* **What you will do**:
Pick up the forum post announcing the White Allen Chevrolet bass tournament at Acton Lake after its final sentence and carry it further.

* **Selected excerpt**:
# White Allen Chevrolet Bass Tourny



## bassman2 (Jul 14, 2007)

Hey fellow anglers, the 4th Annual White Allen Bass tournament is schedualed for Saturday , May 5th , 7:00 to 3:00 at Acton Lake

Sponsors, Along with White Allen are the "Outdoor Connection" radio show , hosted by Jerry Kripp, Hueston Woods/Acton Lake State Park, and the Electric Bass Circuit. 

Pre-registrations forms can be found at www.electric-bass.org "click on the navigation menu, scroll down to White Allen Bass tourament and "click" . You will also see some pictures of last years catches.

All paricipants will be eligibile for the prize drawings after the tournament, but you must be present. Last year, thanks to White Allen and Jerry Kripp there were some nice prizes given away.

Also, White Allen will be having it's annual fishing seminar on March 3rd at the dealership on Main Street (Dayton). There will be speakers and vendors and if any one would like to pre-register at that time , I will be there.

* **Recorded data**:

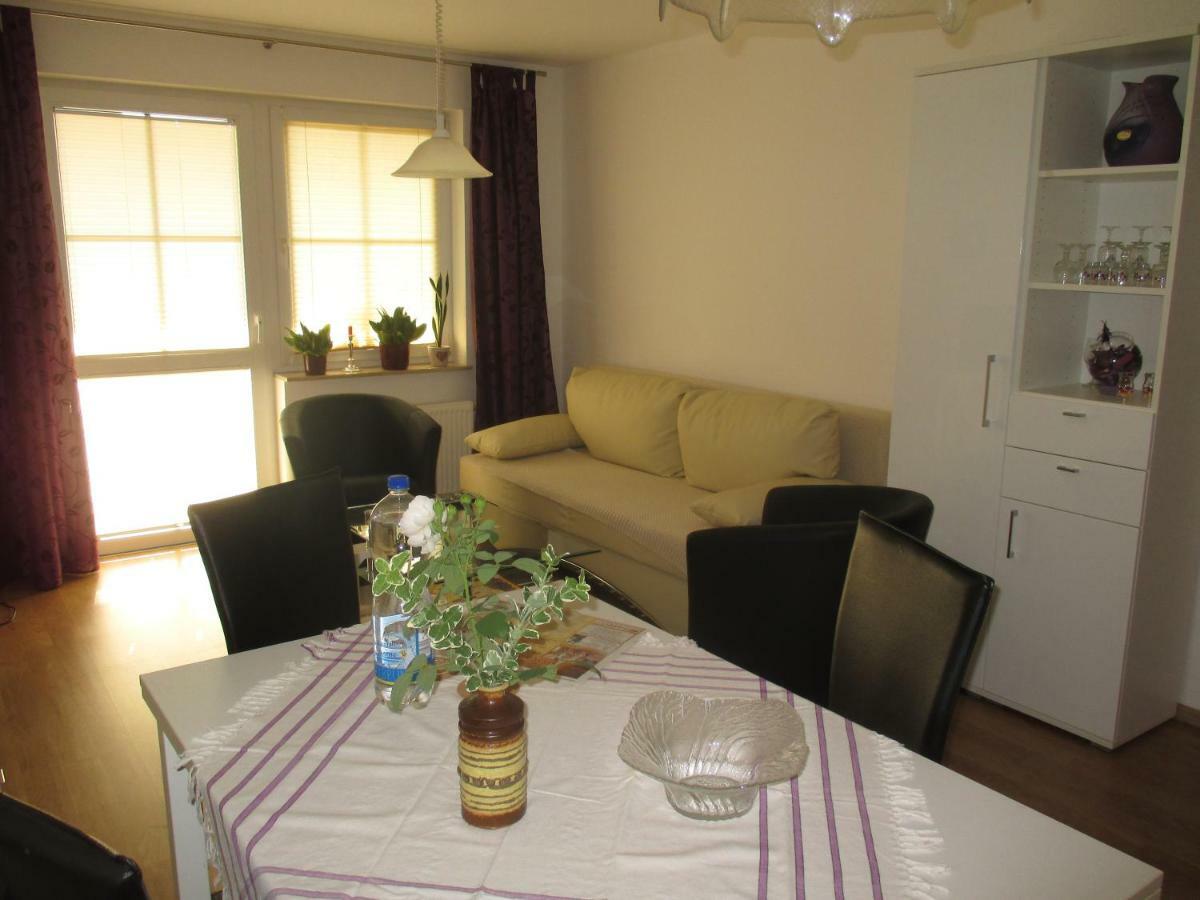 Ferienwohnung Auf dem Goldstollen Görlitz Exterior foto
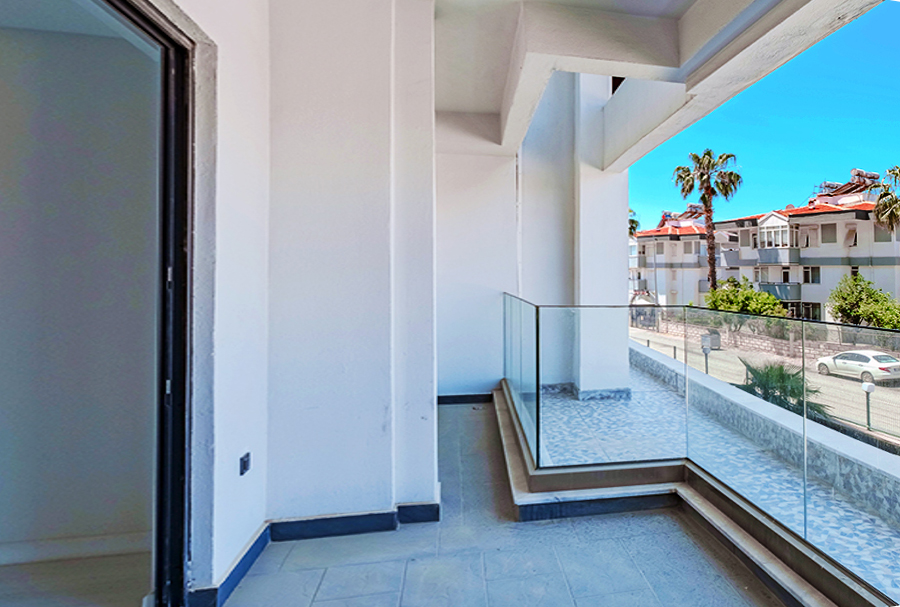 Квартира в Алании, Турция, 72 м² - фото 15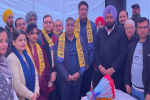 State government ensuring all-around development of every section- Balkar Singh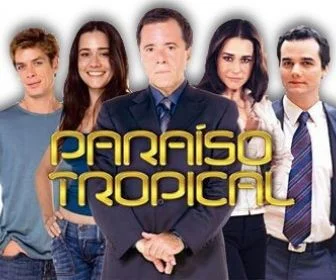 Novela Paraíso Tropical completa 10 anos
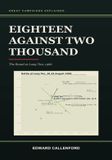 Eighteen Libri GmbH Eighteen Against Two Thousand: The Stand at Long Tan, 1966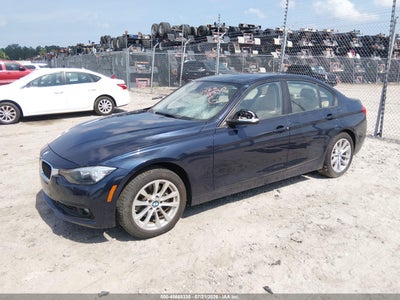 BMW 320I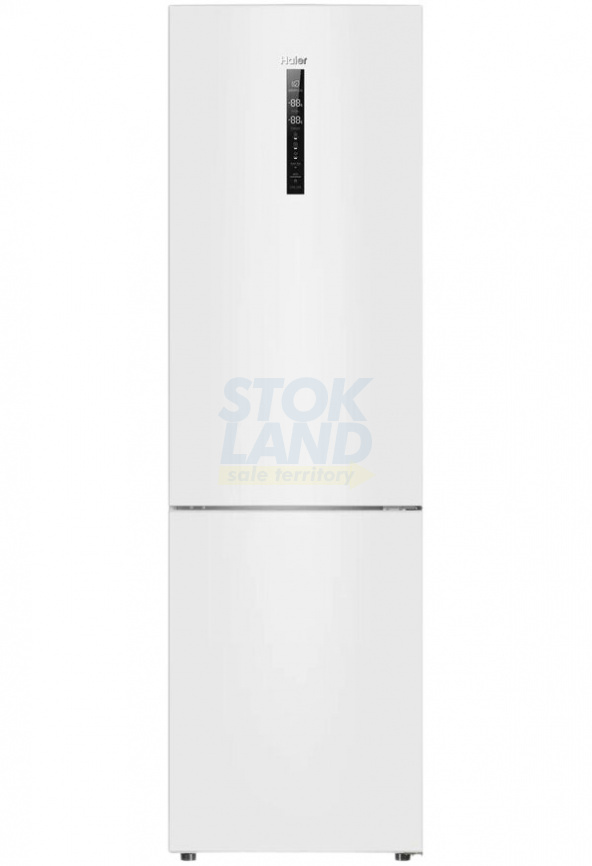Двухкамерный холодильник Haier C2F637CWMVU1 фото 1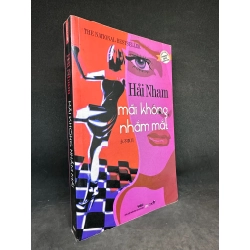 Mãi Không Nhắm Mắt, Hải Nham, Mới 80% (Ố Vàng), 2009 SBM1303 134448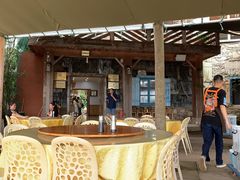 -胖大嫂渔家排档·全海景餐厅(渔村店)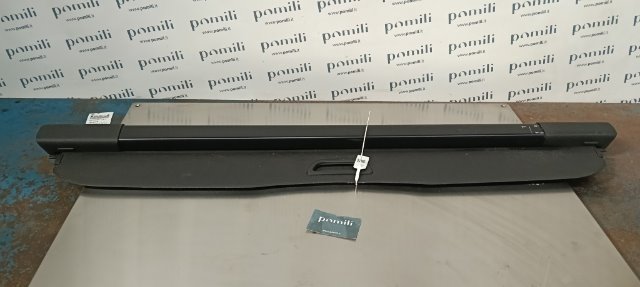 Pomili Rivestimenti interni Mercedes-Benz Classe A ripiano cappelliera W/C169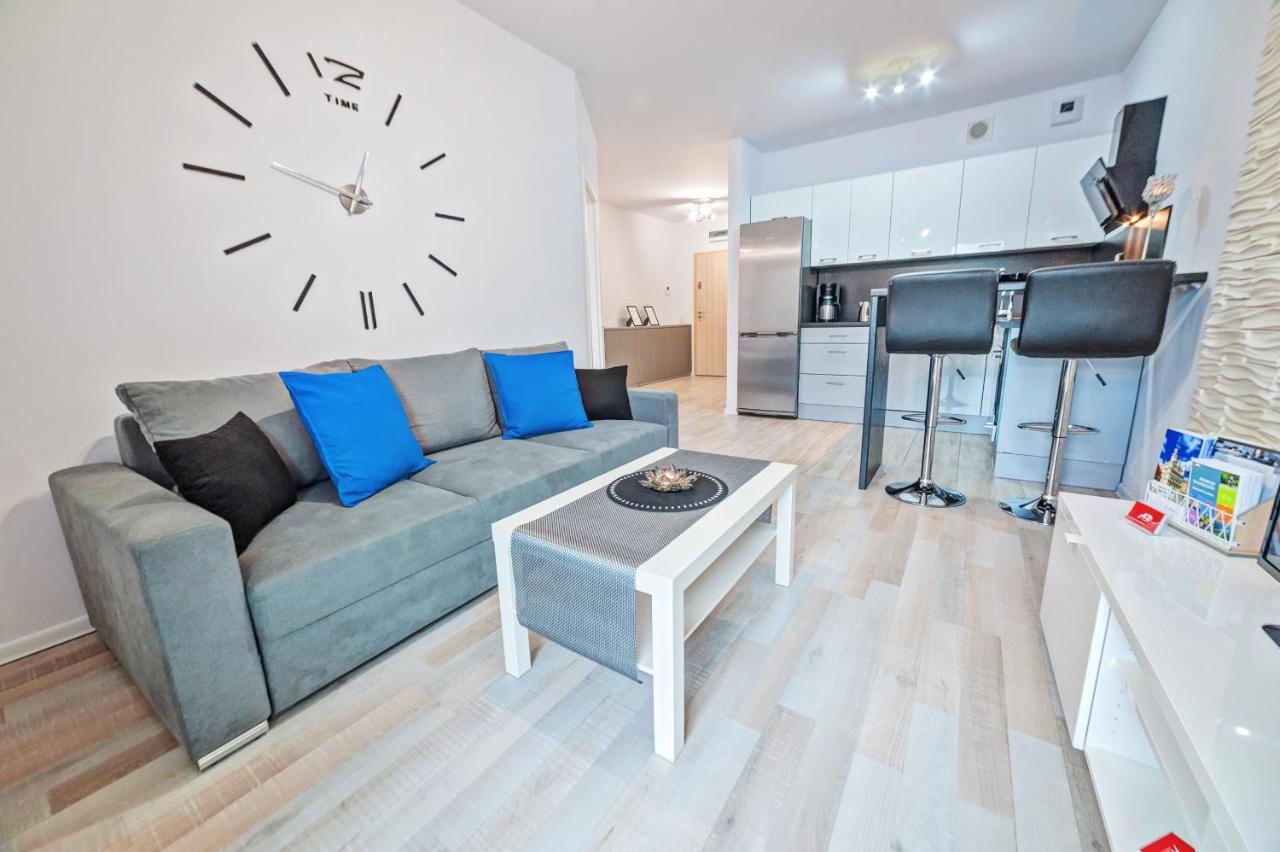Apartamenty Homely Place Casa Verona - Stary Rynek - Parking Poznań Extérieur photo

* **Solved problem**:
----------



## young-gun-fisher (Jan 19, 2011)

I was hoping to be able to fish this tourny this year but it is the same day as Miami's graduation!


----------



## bassman2 (Jul 14, 2007)

Just another heads up.....This Sat. March 3rd from 10 to 5 is the White Allen Sportsman Show at the dealership on North Main (Dayton).

Some local anglers and sportsmen will be speaking.

There will be vendors......fishing, hunting, tree stands, trail cameras, crappie jigs , catfish, fly fishermen , plus more

Also, live deer display and a trout pond for the kids.

I'll be there also with info about the White Allen Bass tournament coming up in May.

It's a good show. The fellows from White Allen do a good job.


----------



## fishslyme (Dec 23, 2009)

Can an 18' bassboat be used in this tournament, or is it limited to smaller boats?


----------



## young-gun-fisher (Jan 19, 2011)

From what I understand, it is open to all boat sizes, as long as you do not use a motor with more than 10hp while on the lake.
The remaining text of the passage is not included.